● **EXERCISE BRIEF**
Reproduce each of the following rows verbatim, leaving every character and line break unchanged.

** start of MATERIALS PROVIDED **

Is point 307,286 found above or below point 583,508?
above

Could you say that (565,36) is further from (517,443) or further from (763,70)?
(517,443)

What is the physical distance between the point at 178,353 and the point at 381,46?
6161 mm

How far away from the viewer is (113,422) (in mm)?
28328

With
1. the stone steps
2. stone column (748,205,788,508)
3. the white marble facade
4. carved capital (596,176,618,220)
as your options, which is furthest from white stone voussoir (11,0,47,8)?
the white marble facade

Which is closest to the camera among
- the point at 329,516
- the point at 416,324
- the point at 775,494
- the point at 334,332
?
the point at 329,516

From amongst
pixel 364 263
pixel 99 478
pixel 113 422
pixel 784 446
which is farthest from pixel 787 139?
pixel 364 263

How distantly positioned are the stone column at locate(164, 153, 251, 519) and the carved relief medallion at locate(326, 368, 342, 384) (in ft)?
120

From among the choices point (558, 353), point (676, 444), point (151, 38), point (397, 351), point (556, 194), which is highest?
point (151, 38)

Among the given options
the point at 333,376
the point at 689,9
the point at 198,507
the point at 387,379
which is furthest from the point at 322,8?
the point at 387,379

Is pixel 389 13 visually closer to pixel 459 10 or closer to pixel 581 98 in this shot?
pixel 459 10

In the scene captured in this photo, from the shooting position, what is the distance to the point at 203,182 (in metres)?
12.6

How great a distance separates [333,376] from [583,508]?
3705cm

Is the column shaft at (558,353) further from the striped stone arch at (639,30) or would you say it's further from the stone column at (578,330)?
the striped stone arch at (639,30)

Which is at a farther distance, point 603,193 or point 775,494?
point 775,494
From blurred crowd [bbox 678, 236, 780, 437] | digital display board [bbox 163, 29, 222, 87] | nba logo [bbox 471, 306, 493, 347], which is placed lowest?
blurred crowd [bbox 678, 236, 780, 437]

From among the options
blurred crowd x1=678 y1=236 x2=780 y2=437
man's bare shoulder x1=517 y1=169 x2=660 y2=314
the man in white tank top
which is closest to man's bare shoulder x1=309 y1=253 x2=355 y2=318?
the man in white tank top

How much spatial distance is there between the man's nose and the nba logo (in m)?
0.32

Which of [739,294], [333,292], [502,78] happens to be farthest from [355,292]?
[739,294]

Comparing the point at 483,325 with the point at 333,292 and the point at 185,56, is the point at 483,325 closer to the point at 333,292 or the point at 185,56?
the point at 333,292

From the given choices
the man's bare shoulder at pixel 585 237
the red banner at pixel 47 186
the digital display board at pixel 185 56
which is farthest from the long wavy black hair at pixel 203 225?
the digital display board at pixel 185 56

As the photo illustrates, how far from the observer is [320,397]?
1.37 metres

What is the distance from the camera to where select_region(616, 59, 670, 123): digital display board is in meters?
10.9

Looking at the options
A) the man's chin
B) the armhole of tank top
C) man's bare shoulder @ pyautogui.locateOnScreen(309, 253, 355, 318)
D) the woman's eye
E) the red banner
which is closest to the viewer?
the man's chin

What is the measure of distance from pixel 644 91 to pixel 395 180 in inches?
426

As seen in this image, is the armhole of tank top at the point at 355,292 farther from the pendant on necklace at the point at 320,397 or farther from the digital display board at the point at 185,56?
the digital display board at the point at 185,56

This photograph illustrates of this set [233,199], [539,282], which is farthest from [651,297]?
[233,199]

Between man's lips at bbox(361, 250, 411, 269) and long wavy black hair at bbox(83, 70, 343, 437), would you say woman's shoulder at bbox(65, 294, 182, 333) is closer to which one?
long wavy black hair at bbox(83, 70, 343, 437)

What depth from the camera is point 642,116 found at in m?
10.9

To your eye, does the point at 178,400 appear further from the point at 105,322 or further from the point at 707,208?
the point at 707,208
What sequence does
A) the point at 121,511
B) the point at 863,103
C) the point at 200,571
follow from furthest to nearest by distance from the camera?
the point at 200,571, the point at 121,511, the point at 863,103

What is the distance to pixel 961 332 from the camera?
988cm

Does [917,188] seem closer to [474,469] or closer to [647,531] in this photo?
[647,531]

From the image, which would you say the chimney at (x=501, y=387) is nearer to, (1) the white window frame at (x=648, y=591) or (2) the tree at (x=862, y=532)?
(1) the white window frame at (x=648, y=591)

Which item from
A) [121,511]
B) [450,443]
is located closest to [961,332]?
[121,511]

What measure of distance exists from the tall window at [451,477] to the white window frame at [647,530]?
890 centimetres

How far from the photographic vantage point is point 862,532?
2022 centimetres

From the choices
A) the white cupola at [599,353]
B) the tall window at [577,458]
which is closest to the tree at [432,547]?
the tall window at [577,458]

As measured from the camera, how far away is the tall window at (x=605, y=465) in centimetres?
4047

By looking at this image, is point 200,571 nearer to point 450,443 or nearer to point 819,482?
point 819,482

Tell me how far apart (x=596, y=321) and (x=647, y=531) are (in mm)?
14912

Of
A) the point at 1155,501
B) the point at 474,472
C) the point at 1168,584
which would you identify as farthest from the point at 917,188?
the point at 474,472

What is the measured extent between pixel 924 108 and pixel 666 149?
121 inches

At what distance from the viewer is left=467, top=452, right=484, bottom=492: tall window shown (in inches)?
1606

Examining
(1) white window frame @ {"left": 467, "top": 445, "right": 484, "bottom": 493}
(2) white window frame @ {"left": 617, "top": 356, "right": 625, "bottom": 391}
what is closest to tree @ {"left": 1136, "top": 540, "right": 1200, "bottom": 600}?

** end of MATERIALS PROVIDED **

● **REPLY**
Is point 307,286 found above or below point 583,508?
above

Could you say that (565,36) is further from (517,443) or further from (763,70)?
(517,443)

What is the physical distance between the point at 178,353 and the point at 381,46?
6161 mm

How far away from the viewer is (113,422) (in mm)?
28328

With
1. the stone steps
2. stone column (748,205,788,508)
3. the white marble facade
4. carved capital (596,176,618,220)
as your options, which is furthest from white stone voussoir (11,0,47,8)?
the white marble facade

Which is closest to the camera among
- the point at 329,516
- the point at 416,324
- the point at 775,494
- the point at 334,332
?
the point at 329,516

From amongst
pixel 364 263
pixel 99 478
pixel 113 422
pixel 784 446
which is farthest from pixel 787 139?
pixel 364 263

How distantly positioned are the stone column at locate(164, 153, 251, 519) and the carved relief medallion at locate(326, 368, 342, 384) (in ft)?
120

From among the choices point (558, 353), point (676, 444), point (151, 38), point (397, 351), point (556, 194), which is highest?
point (151, 38)

Among the given options
the point at 333,376
the point at 689,9
the point at 198,507
the point at 387,379
which is furthest from the point at 322,8?
the point at 387,379

Is pixel 389 13 visually closer to pixel 459 10 or closer to pixel 581 98 in this shot?
pixel 459 10

In the scene captured in this photo, from the shooting position, what is the distance to the point at 203,182 (in metres)?
12.6

How great a distance separates [333,376] from [583,508]?
3705cm

Is the column shaft at (558,353) further from the striped stone arch at (639,30) or would you say it's further from the stone column at (578,330)?
the striped stone arch at (639,30)

Which is at a farther distance, point 603,193 or point 775,494?
point 775,494
From blurred crowd [bbox 678, 236, 780, 437] | digital display board [bbox 163, 29, 222, 87] | nba logo [bbox 471, 306, 493, 347], which is placed lowest?
blurred crowd [bbox 678, 236, 780, 437]

From among the options
blurred crowd x1=678 y1=236 x2=780 y2=437
man's bare shoulder x1=517 y1=169 x2=660 y2=314
the man in white tank top
which is closest to man's bare shoulder x1=309 y1=253 x2=355 y2=318?
the man in white tank top

How much spatial distance is there between the man's nose and the nba logo (in m)?
0.32

Which of [739,294], [333,292], [502,78] happens to be farthest from [355,292]?
[739,294]

Comparing the point at 483,325 with the point at 333,292 and the point at 185,56, is the point at 483,325 closer to the point at 333,292 or the point at 185,56?
the point at 333,292

From the given choices
the man's bare shoulder at pixel 585 237
the red banner at pixel 47 186
the digital display board at pixel 185 56
which is farthest from the long wavy black hair at pixel 203 225?
the digital display board at pixel 185 56

As the photo illustrates, how far from the observer is [320,397]?
1.37 metres

What is the distance from the camera to where select_region(616, 59, 670, 123): digital display board is in meters?
10.9

Looking at the options
A) the man's chin
B) the armhole of tank top
C) man's bare shoulder @ pyautogui.locateOnScreen(309, 253, 355, 318)
D) the woman's eye
E) the red banner
which is closest to the viewer?
the man's chin

What is the measure of distance from pixel 644 91 to pixel 395 180 in inches?
426

As seen in this image, is the armhole of tank top at the point at 355,292 farther from the pendant on necklace at the point at 320,397 or farther from the digital display board at the point at 185,56?
the digital display board at the point at 185,56

This photograph illustrates of this set [233,199], [539,282], which is farthest from [651,297]?
[233,199]

Between man's lips at bbox(361, 250, 411, 269) and long wavy black hair at bbox(83, 70, 343, 437), would you say woman's shoulder at bbox(65, 294, 182, 333) is closer to which one?
long wavy black hair at bbox(83, 70, 343, 437)

What depth from the camera is point 642,116 found at in m?
10.9

To your eye, does the point at 178,400 appear further from the point at 105,322 or further from the point at 707,208?
the point at 707,208
What sequence does
A) the point at 121,511
B) the point at 863,103
C) the point at 200,571
follow from furthest to nearest by distance from the camera?
the point at 200,571, the point at 121,511, the point at 863,103

What is the distance to pixel 961 332 from the camera?
988cm

Does [917,188] seem closer to [474,469] or closer to [647,531] in this photo?
[647,531]

From the image, which would you say the chimney at (x=501, y=387) is nearer to, (1) the white window frame at (x=648, y=591) or (2) the tree at (x=862, y=532)?
(1) the white window frame at (x=648, y=591)

Which item from
A) [121,511]
B) [450,443]
is located closest to [961,332]?
[121,511]

What measure of distance exists from the tall window at [451,477] to the white window frame at [647,530]?
890 centimetres

How far from the photographic vantage point is point 862,532?
2022 centimetres

From the choices
A) the white cupola at [599,353]
B) the tall window at [577,458]
which is closest to the tree at [432,547]?
the tall window at [577,458]

As measured from the camera, how far away is the tall window at (x=605, y=465) in centimetres?
4047

By looking at this image, is point 200,571 nearer to point 450,443 or nearer to point 819,482?
point 819,482

Tell me how far apart (x=596, y=321) and (x=647, y=531) are (in mm)?
14912

Of
A) the point at 1155,501
B) the point at 474,472
C) the point at 1168,584
which would you identify as farthest from the point at 917,188?
the point at 474,472

What is the measured extent between pixel 924 108 and pixel 666 149?
121 inches

At what distance from the viewer is left=467, top=452, right=484, bottom=492: tall window shown (in inches)?
1606

Examining
(1) white window frame @ {"left": 467, "top": 445, "right": 484, "bottom": 493}
(2) white window frame @ {"left": 617, "top": 356, "right": 625, "bottom": 391}
what is closest to tree @ {"left": 1136, "top": 540, "right": 1200, "bottom": 600}?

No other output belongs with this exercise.